Bobby Chacon vs. Rafael Limón
- Date: December 7, 1975
- Venue: Plaza de Toros Calafia, Mexicali, Baja California, Mexico

Tale of the tape
- Boxer: Bobby Chacon / Rafael Limón
- Nickname: "Schoolboy" / "Bazooka"
- Hometown: Sylmar, California, U.S. / Tlaxco, Tlaxcala, Mexico
- Pre-fight record: 27–2 (25 KO) / 20–7 (16 KO)
- Age: 24 years / 21 years, 10 months
- Height: 5 ft 5+1⁄2 in (166 cm) / 5 ft 5+1⁄2 in (166 cm)
- Weight: 129+3⁄4 lb (59 kg) / 129+1⁄4 lb (59 kg)
- Style: Orthodox / Southpaw
- Recognition: WBC No. 6 Ranked Featherweight Former featherweight champion

Result
- Limón defeats Chacon by unanimous decision

= Bobby Chacon vs. Rafael Limón =

Boxing competition

The Chacon vs. Limón series was four boxing fights between the American Bobby Chacon (1951–2016) and the Mexican Rafael Limón (born 1954). It was a rivalry that made history in the sport. Many sports historians consider Chacon–Limón to be among boxing's fiercest rivalries, alongside Ali–Frazier, Ali–Norton, Barrera–Morales, Vázquez–R. Márquez, Gatti–Ward, Louis–Schmeling, Durán–De Jesus, Leonard–Durán, Leonard–Hearns and Pacquiao–J.M. Márquez to name a few.

Limón won on a ten-round decision in 1975. The 1979 match was declared a technical draw after an unintentional headbutt in round seven. Chacon won on a ten-round split decision in 1980. Chacon narrowly won again in 1982 after a knockdown of Limón with ten seconds left in the last of fifteen rounds.

════════════════

_What you will do_
Copy out the page on the Chacon–Limón boxing rivalry word for word, from start to finish. You won't need the material that follows this page to do what's asked.

_Given information_
════════════════

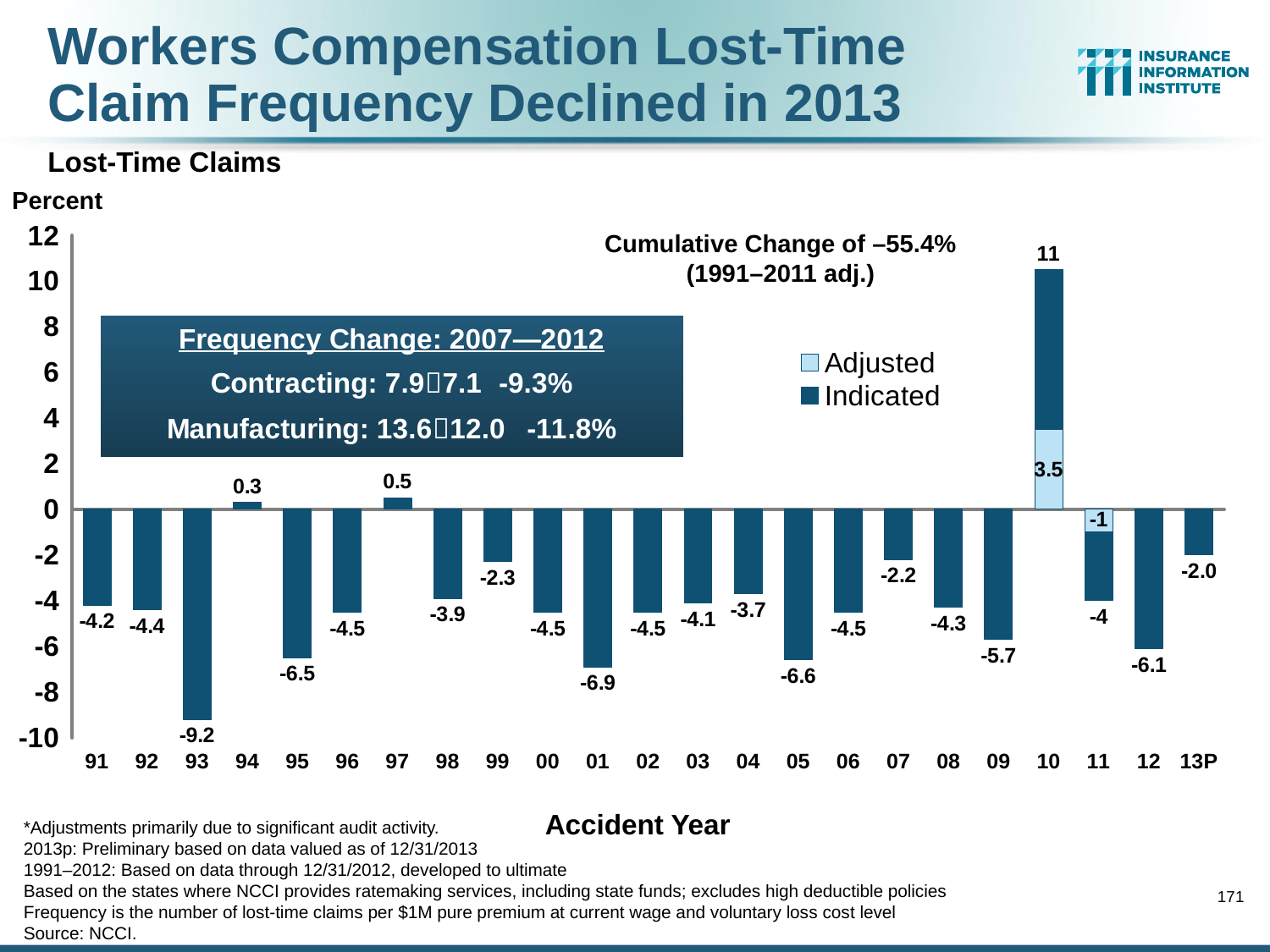
What is the Indicated value for accident year 10? 11 What is the value for accident year 13P? -2.0 What is the Adjusted value for accident year 10? 3.5 What kind of chart is shown on the slide? bar chart How many series does the legend list? 2 Which accident year has the lower value, 01 or 05? 01 What is the difference between the values for accident years 12 and 13P? 4.1 Which accident year has the lowest value? 93 How many accident years are shown on the x axis? 23 Which accident year has the highest value? 10 What cumulative change (1991–2011 adj.) is stated on the chart? –55.4% What is the value for accident year 93? -9.2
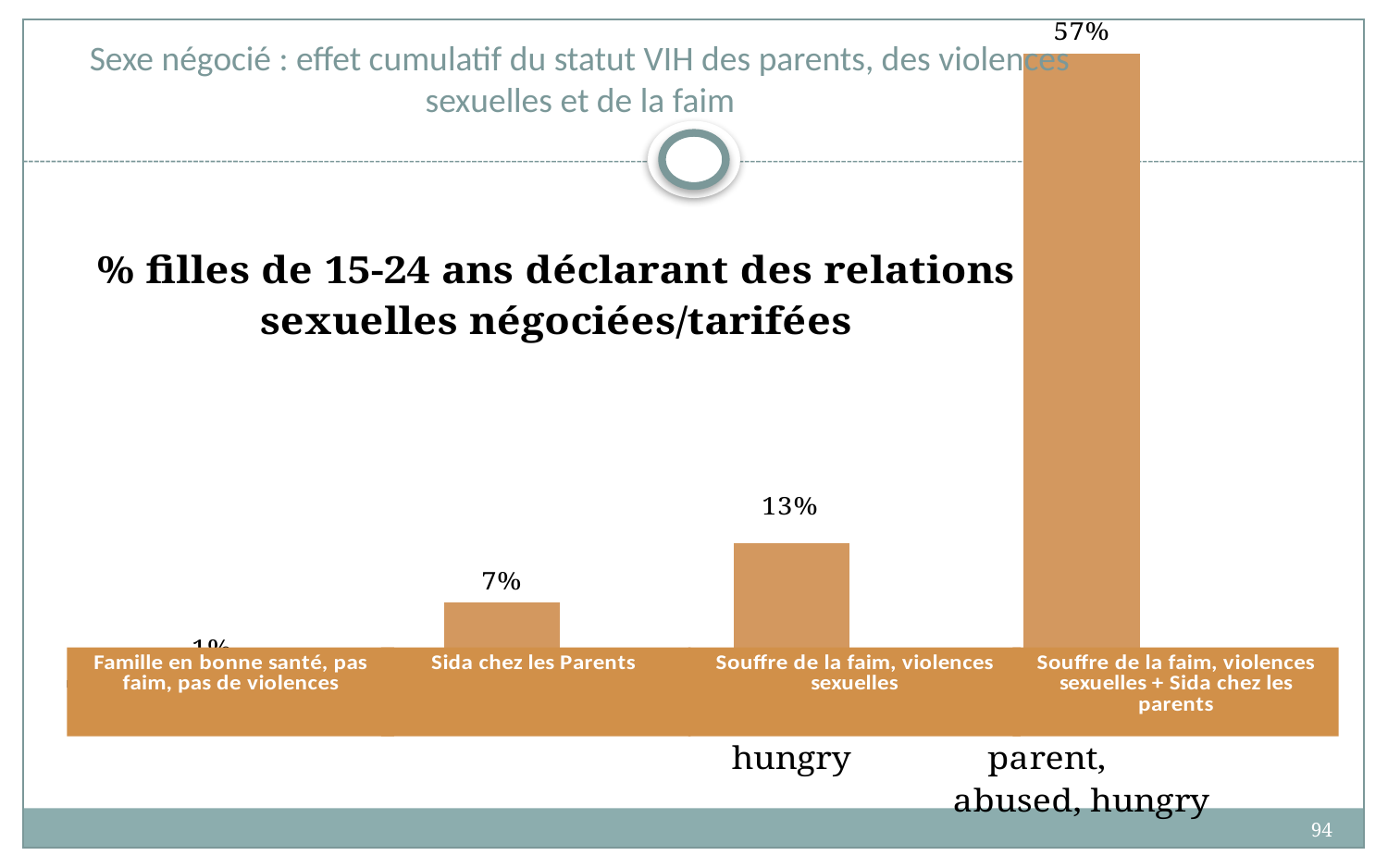
What is the title of the chart? % filles de 15-24 ans déclarant des relations sexuelles négociées/tarifées What kind of chart is shown on the slide? Bar chart What is the difference between the value for "Souffre de la faim, violences sexuelles" and the value for "Sida chez les Parents"? 6% Which is larger: the value for "Sida chez les Parents" or the value for "Souffre de la faim, violences sexuelles"? Souffre de la faim, violences sexuelles Which category has the highest value? Souffre de la faim, violences sexuelles + Sida chez les parents How many categories are shown in the chart? 4 Do the values rise or fall from left to right across the categories? Rise What is the value for "Souffre de la faim, violences sexuelles + Sida chez les parents"? 57% Which category has the lowest value? Famille en bonne santé, pas faim, pas de violences What is the value for "Sida chez les Parents"? 7% What is the difference between the value for "Souffre de la faim, violences sexuelles + Sida chez les parents" and the value for "Souffre de la faim, violences sexuelles"? 44% What is the value for "Souffre de la faim, violences sexuelles"? 13%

════════════════

_Exercise solution_
Bobby Chacon vs. Rafael Limón
- Date: December 7, 1975
- Venue: Plaza de Toros Calafia, Mexicali, Baja California, Mexico

Tale of the tape
- Boxer: Bobby Chacon / Rafael Limón
- Nickname: "Schoolboy" / "Bazooka"
- Hometown: Sylmar, California, U.S. / Tlaxco, Tlaxcala, Mexico
- Pre-fight record: 27–2 (25 KO) / 20–7 (16 KO)
- Age: 24 years / 21 years, 10 months
- Height: 5 ft 5+1⁄2 in (166 cm) / 5 ft 5+1⁄2 in (166 cm)
- Weight: 129+3⁄4 lb (59 kg) / 129+1⁄4 lb (59 kg)
- Style: Orthodox / Southpaw
- Recognition: WBC No. 6 Ranked Featherweight Former featherweight champion

Result
- Limón defeats Chacon by unanimous decision

= Bobby Chacon vs. Rafael Limón =

Boxing competition

The Chacon vs. Limón series was four boxing fights between the American Bobby Chacon (1951–2016) and the Mexican Rafael Limón (born 1954). It was a rivalry that made history in the sport. Many sports historians consider Chacon–Limón to be among boxing's fiercest rivalries, alongside Ali–Frazier, Ali–Norton, Barrera–Morales, Vázquez–R. Márquez, Gatti–Ward, Louis–Schmeling, Durán–De Jesus, Leonard–Durán, Leonard–Hearns and Pacquiao–J.M. Márquez to name a few.

Limón won on a ten-round decision in 1975. The 1979 match was declared a technical draw after an unintentional headbutt in round seven. Chacon won on a ten-round split decision in 1980. Chacon narrowly won again in 1982 after a knockdown of Limón with ten seconds left in the last of fifteen rounds.